The accumulation of scrap wood pallets, dunnage and wooden crating is a problem for many facilities. In a perfect world, you would be able to reuse the emptied pallets or sell them to used pallet dealers, but depending upon your supply chain, that may not be an option. Let’s take a look at some solutions for disposing of wood pallets and packaging.
- Pallet and Packaging Retrieval and Reuse If you find yourself with a pallet disposal challenge, reach out to the shipper about taking them back. Moving to a reusable program may require a shift to a better engineered, more durable product to support reuse. For pallet containers or crates, a folding or knock-down design will accommodate better cube utilization and more efficient return to the shipper. A nesting pallet, if feasible, can also improve the empty return ratio. It may make sense to enlist a third party such as a pallet management or reusable packaging specialist.
- Look for the Owners Return of empties may be as simple as calling an 800 number stenciled onto pallets.
- Pallet Rental Again, if distances or other reverse logistics challenges make a packaging return program impractical or a distraction from core activities, discuss with the shipper the possibility of using a pooling approach for pallets or other reusable packaging systems.
- Flow Through Think about pallet flow-through as an option. This method was first pioneered over seventy years ago but used far too infrequently. Is it possible that your supplier can send goods to you on a pallet that you can reuse to ship your product?

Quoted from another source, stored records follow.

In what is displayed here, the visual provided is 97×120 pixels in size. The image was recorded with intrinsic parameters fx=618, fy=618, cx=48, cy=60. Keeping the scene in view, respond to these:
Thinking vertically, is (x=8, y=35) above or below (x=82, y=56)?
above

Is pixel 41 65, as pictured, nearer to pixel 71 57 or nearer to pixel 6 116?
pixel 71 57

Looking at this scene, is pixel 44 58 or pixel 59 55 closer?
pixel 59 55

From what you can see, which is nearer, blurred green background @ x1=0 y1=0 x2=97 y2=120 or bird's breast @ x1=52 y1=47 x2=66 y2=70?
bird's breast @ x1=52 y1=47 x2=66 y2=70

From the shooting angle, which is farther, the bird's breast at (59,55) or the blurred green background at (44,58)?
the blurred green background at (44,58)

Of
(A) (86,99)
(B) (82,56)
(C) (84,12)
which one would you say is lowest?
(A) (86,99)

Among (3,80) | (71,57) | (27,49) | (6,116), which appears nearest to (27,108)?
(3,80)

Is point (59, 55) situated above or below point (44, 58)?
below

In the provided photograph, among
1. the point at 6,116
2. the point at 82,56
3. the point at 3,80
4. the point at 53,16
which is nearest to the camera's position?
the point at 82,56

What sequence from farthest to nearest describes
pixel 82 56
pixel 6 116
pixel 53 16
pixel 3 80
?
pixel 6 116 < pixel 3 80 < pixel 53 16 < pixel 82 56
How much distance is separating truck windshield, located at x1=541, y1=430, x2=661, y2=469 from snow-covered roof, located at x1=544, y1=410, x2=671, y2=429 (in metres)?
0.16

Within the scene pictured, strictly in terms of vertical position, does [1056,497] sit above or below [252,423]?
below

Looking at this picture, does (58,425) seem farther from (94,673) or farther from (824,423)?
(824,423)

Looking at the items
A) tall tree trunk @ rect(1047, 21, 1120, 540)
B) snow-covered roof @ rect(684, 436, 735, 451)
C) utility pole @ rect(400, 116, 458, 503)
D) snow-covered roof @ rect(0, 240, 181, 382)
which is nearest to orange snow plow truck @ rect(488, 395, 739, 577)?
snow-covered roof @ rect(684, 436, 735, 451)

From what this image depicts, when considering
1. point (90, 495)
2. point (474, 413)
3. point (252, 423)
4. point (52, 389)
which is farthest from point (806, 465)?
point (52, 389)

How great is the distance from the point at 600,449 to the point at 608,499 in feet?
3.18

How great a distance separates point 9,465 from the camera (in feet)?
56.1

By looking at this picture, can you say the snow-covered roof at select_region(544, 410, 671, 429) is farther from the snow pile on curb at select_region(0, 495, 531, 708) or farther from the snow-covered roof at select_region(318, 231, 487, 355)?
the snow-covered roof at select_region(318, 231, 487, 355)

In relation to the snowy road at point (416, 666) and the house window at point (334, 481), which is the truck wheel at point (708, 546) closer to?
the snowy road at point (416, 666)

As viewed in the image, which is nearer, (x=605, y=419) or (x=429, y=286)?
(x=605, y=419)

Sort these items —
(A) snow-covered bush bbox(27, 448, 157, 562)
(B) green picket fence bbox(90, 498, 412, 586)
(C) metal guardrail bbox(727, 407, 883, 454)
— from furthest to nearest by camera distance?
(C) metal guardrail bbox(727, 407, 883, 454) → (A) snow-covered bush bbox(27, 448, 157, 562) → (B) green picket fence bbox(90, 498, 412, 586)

- Value Added “Buy Under Load” Another option for introducing durable pallets is through a value-added “buy under load” arrangement. This approach can be useful for a company looking to build a fleet of high-quality pallets, with part of that cost absorbed by the inbound shipper as an alternative to the product supplier buying a cheaper pallet or paying for pallet rental. For example, a beverage manufacturer buys durable pallets and then sells them to the distributor under load at a rate discounted (use an example of $7) to cover the initial use by the manufacturer. In this way, the receiving company can help build its inventory of durable pallets at a cheaper cost than absorbing the entire purchase price.
- Ask Shipper to Ship on a Standard Size that Has Resale Value Where possible, ask the shipper to utilize a common or standard footprint pallets, that will be in demand locally, after you empty them.
- Dock Sweep You may wish to discuss your challenges with a local pallet recycler. If you are accumulating pallets and they are of a marketable size, you may be able to sell used pallets to a local pallet recycler. As part of the deal, pallet recyclers increasingly offer additional services such as hauling away unsaleable used pallets, and wood packaging material. They may also be interested in pulling your old corrugated cardboard (OCC) and baled stretch or shrink wrap as part of a dock sweep program. The attraction of doing this with a single provider is that instead of tying up multiple dock doors for different materials or having to move trailers in and out from the dock, one trailer can be filled with the range of old pallets, OCC, and baled plastic.
- Easy to Recycle Paper or Plastic Pallets Where prospects are weak for pallet rental, reuse programs or dock sweeps, lightweight pallets made of plastic or corrugated paper may offer easy-to-recycle solutions for some applications. IKEA is the leading example of this approach. The retailer switched to cardboard pallets with an eye to eliminating the storage and reverse logistics challenges associated with wood pallets. Some companies also request the use of lightweight plastic pallets, which they can have readily recycled.
The last thing any manufacturer or distribution center wants is to have its perimeter look like a pallet scrap yard. Be sure to organize empty pallets and stack them as neatly as possible, taking care to abide by local fire regulations such as setbacks from buildings and perimeter fences, etc. With a little creativity, you will find options available to free your facility or parking lot from unwanted pallets and packaging debris.